Rewrite all of the material below as a numbered list with one line per entry, skipping blank lines. Leave the pictures out of your answer.

### Items stored from a collection
──────
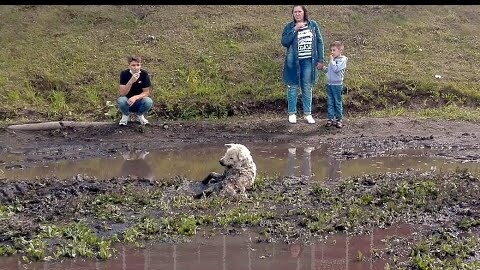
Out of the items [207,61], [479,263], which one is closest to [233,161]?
[479,263]

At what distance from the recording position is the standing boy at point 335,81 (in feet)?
38.1

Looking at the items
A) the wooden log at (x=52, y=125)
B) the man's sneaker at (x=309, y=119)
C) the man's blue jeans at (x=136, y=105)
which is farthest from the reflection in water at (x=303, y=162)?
the wooden log at (x=52, y=125)

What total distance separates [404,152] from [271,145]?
2011 millimetres

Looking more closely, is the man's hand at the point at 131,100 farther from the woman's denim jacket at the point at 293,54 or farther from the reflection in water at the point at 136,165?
the woman's denim jacket at the point at 293,54

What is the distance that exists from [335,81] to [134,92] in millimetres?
3315

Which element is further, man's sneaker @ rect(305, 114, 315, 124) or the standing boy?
man's sneaker @ rect(305, 114, 315, 124)

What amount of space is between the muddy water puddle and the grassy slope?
2.48 metres

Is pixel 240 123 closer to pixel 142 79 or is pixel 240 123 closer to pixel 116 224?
pixel 142 79

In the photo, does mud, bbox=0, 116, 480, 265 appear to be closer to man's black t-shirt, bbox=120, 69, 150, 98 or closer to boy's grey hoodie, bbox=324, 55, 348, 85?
boy's grey hoodie, bbox=324, 55, 348, 85

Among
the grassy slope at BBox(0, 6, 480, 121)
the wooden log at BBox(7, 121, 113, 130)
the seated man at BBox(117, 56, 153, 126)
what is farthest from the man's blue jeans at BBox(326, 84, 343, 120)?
the wooden log at BBox(7, 121, 113, 130)

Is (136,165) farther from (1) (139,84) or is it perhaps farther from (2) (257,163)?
(1) (139,84)

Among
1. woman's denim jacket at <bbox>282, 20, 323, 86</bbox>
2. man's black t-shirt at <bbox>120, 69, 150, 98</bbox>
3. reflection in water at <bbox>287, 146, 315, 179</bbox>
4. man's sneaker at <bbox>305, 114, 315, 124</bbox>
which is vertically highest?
woman's denim jacket at <bbox>282, 20, 323, 86</bbox>

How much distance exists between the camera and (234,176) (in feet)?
26.5

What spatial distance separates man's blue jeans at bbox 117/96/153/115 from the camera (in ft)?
39.2
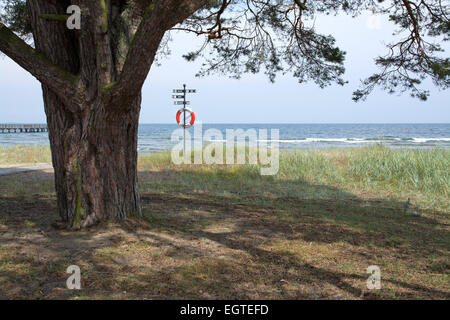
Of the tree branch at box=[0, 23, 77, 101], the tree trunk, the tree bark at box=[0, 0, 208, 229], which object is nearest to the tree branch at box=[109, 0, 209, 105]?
the tree bark at box=[0, 0, 208, 229]

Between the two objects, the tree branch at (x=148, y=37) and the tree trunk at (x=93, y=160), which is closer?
the tree branch at (x=148, y=37)

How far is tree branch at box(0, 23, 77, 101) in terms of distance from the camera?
12.5ft

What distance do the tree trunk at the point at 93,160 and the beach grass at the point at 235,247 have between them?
0.22m

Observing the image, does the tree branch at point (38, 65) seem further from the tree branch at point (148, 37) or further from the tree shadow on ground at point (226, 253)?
the tree shadow on ground at point (226, 253)

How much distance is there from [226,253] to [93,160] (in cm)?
161

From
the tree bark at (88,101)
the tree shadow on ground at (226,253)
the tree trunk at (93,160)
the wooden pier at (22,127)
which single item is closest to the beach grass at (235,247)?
the tree shadow on ground at (226,253)

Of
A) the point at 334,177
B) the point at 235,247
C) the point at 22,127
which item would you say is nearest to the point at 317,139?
the point at 334,177

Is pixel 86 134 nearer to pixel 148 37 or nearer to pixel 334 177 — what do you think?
pixel 148 37

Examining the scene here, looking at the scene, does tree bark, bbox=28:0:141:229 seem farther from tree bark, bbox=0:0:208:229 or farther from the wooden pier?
the wooden pier

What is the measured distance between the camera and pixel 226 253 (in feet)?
11.8

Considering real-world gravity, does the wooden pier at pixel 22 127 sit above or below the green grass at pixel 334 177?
above

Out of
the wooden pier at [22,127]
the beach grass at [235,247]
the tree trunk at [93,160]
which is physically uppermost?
the wooden pier at [22,127]

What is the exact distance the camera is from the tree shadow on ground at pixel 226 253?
2.84 m

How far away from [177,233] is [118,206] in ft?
2.23
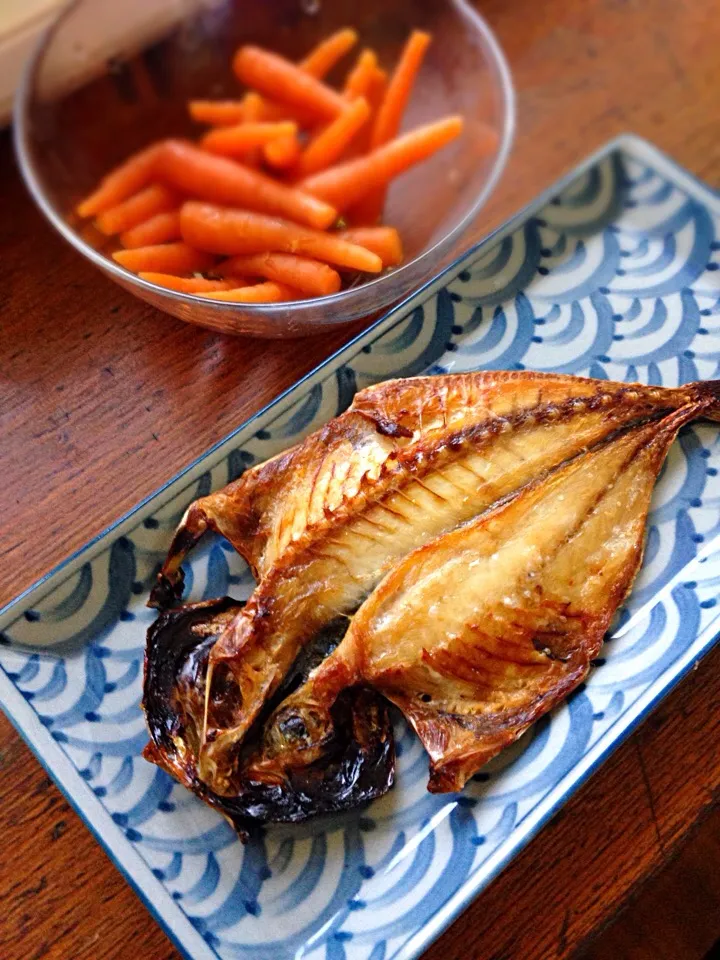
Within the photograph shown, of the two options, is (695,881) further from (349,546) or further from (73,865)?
(73,865)

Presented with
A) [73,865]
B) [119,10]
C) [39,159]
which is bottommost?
[73,865]

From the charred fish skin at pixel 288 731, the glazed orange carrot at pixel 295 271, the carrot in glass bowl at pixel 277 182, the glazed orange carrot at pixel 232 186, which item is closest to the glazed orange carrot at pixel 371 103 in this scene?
the carrot in glass bowl at pixel 277 182

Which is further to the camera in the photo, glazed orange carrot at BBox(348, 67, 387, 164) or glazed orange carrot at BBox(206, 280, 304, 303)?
glazed orange carrot at BBox(348, 67, 387, 164)

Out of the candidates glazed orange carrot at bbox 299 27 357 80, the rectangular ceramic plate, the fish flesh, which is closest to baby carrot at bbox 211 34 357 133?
glazed orange carrot at bbox 299 27 357 80

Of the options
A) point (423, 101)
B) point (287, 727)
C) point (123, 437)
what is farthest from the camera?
point (423, 101)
──────
### Answer for the task
1. Out of the items [207,61], [479,263], which one is closest to [233,161]?
2. [479,263]
3. At what distance from the recording position is the standing boy at point 335,81 (in feet)?
4. 38.1
5. Looking at the items
6. A) the wooden log at (x=52, y=125)
7. B) the man's sneaker at (x=309, y=119)
8. C) the man's blue jeans at (x=136, y=105)
9. which is farthest from the reflection in water at (x=303, y=162)?
10. the wooden log at (x=52, y=125)
11. What total distance separates [404,152] from [271,145]?
12. 2011 millimetres
13. Looking more closely, is the man's hand at the point at 131,100 farther from the woman's denim jacket at the point at 293,54 or farther from the reflection in water at the point at 136,165?
14. the woman's denim jacket at the point at 293,54
15. What is the distance that exists from [335,81] to [134,92] in millimetres?
16. 3315
17. Which element is further, man's sneaker @ rect(305, 114, 315, 124) or the standing boy?
18. man's sneaker @ rect(305, 114, 315, 124)
19. What amount of space is between the muddy water puddle and the grassy slope?
20. 2.48 metres
21. Is pixel 240 123 closer to pixel 142 79 or is pixel 240 123 closer to pixel 116 224?
22. pixel 142 79
23. In the photo, does mud, bbox=0, 116, 480, 265 appear to be closer to man's black t-shirt, bbox=120, 69, 150, 98 or closer to boy's grey hoodie, bbox=324, 55, 348, 85?
24. boy's grey hoodie, bbox=324, 55, 348, 85
25. Among
26. the grassy slope at BBox(0, 6, 480, 121)
27. the wooden log at BBox(7, 121, 113, 130)
28. the seated man at BBox(117, 56, 153, 126)
29. what is farthest from the man's blue jeans at BBox(326, 84, 343, 120)?
30. the wooden log at BBox(7, 121, 113, 130)
31. Is (136,165) farther from (1) (139,84) or is it perhaps farther from (2) (257,163)?
32. (1) (139,84)
33. Among
34. 1. woman's denim jacket at <bbox>282, 20, 323, 86</bbox>
35. 2. man's black t-shirt at <bbox>120, 69, 150, 98</bbox>
36. 3. reflection in water at <bbox>287, 146, 315, 179</bbox>
37. 4. man's sneaker at <bbox>305, 114, 315, 124</bbox>
38. which is vertically highest?
39. woman's denim jacket at <bbox>282, 20, 323, 86</bbox>
40. How much distance exists between the camera and (234,176) (in feet)?
41. 26.5
42. What spatial distance separates man's blue jeans at bbox 117/96/153/115 from the camera (in ft)?
43. 39.2
44. Of the tree branch at box=[0, 23, 77, 101], the tree trunk, the tree bark at box=[0, 0, 208, 229], which object is nearest to the tree branch at box=[109, 0, 209, 105]?
45. the tree bark at box=[0, 0, 208, 229]
46. Between the two objects, the tree branch at (x=148, y=37) and the tree trunk at (x=93, y=160), which is closer?
47. the tree branch at (x=148, y=37)
48. How far is tree branch at box(0, 23, 77, 101) in terms of distance from the camera?
49. 12.5ft
50. What distance do the tree trunk at the point at 93,160 and the beach grass at the point at 235,247 have between them?
51. 0.22m
52. Observing the image, does the tree branch at point (38, 65) seem further from the tree branch at point (148, 37) or further from the tree shadow on ground at point (226, 253)?
53. the tree shadow on ground at point (226, 253)
54. How much distance is there from [226,253] to [93,160] (in cm)?
55. 161
56. From
57. the tree bark at (88,101)
58. the tree shadow on ground at (226,253)
59. the tree trunk at (93,160)
60. the wooden pier at (22,127)
61. which single item is closest to the beach grass at (235,247)?
62. the tree shadow on ground at (226,253)
63. Of
64. A) the point at 334,177
65. B) the point at 235,247
66. C) the point at 22,127
67. which item would you say is nearest to the point at 317,139?
68. the point at 334,177
69. Is pixel 86 134 nearer to pixel 148 37 or nearer to pixel 334 177 — what do you think?
70. pixel 148 37
71. Examining the scene here, looking at the scene, does tree bark, bbox=28:0:141:229 seem farther from tree bark, bbox=0:0:208:229 or farther from the wooden pier?
72. the wooden pier
73. What is the measured distance between the camera and pixel 226 253 (in feet)?
74. 11.8
75. Considering real-world gravity, does the wooden pier at pixel 22 127 sit above or below the green grass at pixel 334 177?
76. above
77. Out of
78. the wooden pier at [22,127]
79. the beach grass at [235,247]
80. the tree trunk at [93,160]
81. which is physically uppermost?
82. the wooden pier at [22,127]
83. What is the exact distance the camera is from the tree shadow on ground at pixel 226 253?
84. 2.84 m
85. How far away from [177,233] is [118,206] in ft?
86. 2.23
87. Within the photograph shown, of the two options, is (695,881) further from (349,546) or further from (73,865)?
88. (73,865)
89. Presented with
90. A) [73,865]
91. B) [119,10]
92. C) [39,159]
93. which is bottommost?
94. [73,865]
95. From the charred fish skin at pixel 288 731, the glazed orange carrot at pixel 295 271, the carrot in glass bowl at pixel 277 182, the glazed orange carrot at pixel 232 186, which item is closest to the glazed orange carrot at pixel 371 103 in this scene?
96. the carrot in glass bowl at pixel 277 182
97. Which is further to the camera in the photo, glazed orange carrot at BBox(348, 67, 387, 164) or glazed orange carrot at BBox(206, 280, 304, 303)?
98. glazed orange carrot at BBox(348, 67, 387, 164)
99. Out of the candidates glazed orange carrot at bbox 299 27 357 80, the rectangular ceramic plate, the fish flesh, which is closest to baby carrot at bbox 211 34 357 133?
100. glazed orange carrot at bbox 299 27 357 80
101. Of the options
102. A) point (423, 101)
103. B) point (287, 727)
104. C) point (123, 437)
105. what is farthest from the camera?
106. point (423, 101)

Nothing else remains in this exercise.